DATA PROVIDED
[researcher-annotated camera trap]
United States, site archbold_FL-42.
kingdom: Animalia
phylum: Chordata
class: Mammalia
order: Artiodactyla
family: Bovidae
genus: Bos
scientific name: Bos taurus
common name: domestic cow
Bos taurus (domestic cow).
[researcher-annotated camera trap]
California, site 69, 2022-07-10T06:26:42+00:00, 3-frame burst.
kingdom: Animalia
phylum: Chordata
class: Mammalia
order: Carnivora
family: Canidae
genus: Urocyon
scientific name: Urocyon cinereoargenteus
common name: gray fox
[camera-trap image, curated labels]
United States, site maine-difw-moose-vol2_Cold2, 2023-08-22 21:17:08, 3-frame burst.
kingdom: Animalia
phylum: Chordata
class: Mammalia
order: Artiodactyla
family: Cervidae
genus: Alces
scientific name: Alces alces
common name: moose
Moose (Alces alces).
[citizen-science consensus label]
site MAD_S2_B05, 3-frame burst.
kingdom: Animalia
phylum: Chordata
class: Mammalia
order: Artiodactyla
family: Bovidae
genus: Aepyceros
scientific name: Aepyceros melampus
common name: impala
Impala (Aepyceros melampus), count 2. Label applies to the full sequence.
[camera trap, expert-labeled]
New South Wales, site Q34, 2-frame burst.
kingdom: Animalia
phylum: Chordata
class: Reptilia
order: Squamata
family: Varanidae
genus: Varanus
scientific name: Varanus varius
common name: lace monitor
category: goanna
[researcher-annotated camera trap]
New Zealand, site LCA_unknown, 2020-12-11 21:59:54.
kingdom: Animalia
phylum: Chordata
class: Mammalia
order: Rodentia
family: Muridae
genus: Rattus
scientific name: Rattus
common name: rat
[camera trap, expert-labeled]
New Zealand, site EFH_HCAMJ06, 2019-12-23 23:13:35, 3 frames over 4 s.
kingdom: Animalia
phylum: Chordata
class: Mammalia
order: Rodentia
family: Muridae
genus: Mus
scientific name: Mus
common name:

REQUIRED ACTION
When you reach the line holding "common name: impala" in the records above, begin reproducing exactly, stop after the line holding "New Zealand, site LCA_unknown, 2020-12-11", and output nothing else.

PROBLEM SOLUTION
common name: impala
Impala (Aepyceros melampus), count 2. Label applies to the full sequence.
[camera trap, expert-labeled]
New South Wales, site Q34, 2-frame burst.
kingdom: Animalia
phylum: Chordata
class: Reptilia
order: Squamata
family: Varanidae
genus: Varanus
scientific name: Varanus varius
common name: lace monitor
category: goanna
[researcher-annotated camera trap]
New Zealand, site LCA_unknown, 2020-12-11 21:59:54.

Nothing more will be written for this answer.